Windows installs driver for a USB device first, and then driver for each of its USB interface and creates child devices node under USB device. Each interface may be a HID device interface (0x03 in USB_INTERFACE_DESCRIPTOR.bInterfaceClass) and in this case Windows parses HID device descriptor and creates child device node for each its top-level collection:

enter image description here

But unfortunately this HID Top-Level Collection driver just do set the DEVPKEY_Device_FriendlyName for the device in accordance to its type and it will be something like "HID-compliant mouse" as this means that the driver for a Mouse Usage type (Usage Page 0x0001, Usage 0x0001) is installed (see HID Spec for more info).

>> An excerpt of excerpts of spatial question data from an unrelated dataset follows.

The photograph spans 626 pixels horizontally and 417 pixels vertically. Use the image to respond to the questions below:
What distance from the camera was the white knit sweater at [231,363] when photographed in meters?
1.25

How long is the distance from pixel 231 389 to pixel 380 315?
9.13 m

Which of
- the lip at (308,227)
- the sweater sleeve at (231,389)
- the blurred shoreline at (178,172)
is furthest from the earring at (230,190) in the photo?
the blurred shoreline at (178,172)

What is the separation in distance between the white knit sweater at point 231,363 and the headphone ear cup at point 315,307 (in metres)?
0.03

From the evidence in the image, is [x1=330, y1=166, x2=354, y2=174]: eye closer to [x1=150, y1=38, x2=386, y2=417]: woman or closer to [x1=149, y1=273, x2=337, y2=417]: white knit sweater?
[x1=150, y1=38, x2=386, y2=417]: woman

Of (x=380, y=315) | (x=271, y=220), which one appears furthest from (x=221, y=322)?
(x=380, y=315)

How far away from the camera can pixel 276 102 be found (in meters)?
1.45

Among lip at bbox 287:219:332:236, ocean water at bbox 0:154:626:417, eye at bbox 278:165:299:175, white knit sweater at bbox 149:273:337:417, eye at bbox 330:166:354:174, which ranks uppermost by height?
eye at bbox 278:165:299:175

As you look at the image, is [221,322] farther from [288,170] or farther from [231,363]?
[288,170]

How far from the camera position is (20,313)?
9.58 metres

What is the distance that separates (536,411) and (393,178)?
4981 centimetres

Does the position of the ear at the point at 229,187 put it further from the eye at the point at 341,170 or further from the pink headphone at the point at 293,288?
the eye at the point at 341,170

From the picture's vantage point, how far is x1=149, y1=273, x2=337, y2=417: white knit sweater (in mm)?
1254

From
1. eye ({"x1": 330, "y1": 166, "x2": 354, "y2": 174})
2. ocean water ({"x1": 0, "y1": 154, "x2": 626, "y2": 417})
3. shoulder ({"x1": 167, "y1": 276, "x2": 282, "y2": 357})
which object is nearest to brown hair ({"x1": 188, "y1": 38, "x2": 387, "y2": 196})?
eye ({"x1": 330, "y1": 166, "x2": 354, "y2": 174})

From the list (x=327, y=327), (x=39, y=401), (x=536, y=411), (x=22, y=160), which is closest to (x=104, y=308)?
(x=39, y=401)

Good news here that HID-aware application can use HidD_GetManufacturerString/HidD_GetProductString/HidD_GetSerialNumberString functions to get device string information from the corresponding USB_INTERFACE_DESCRIPTOR (or USB_DEVICE_DESCRIPTOR if USB_INTERFACE_DESCRIPTOR.iInterface is zero). Note also that these string may be empty (not set by manufacturer).

If you really want to set DEVPKEY_Device_FriendlyName for your HID device in device tree then you have to create a special driver *.inf file for it. You need to use this hardware ID:

enter image description here

You can look at example inf file that changes device name in C:\Windows\INF\msmouse.inf.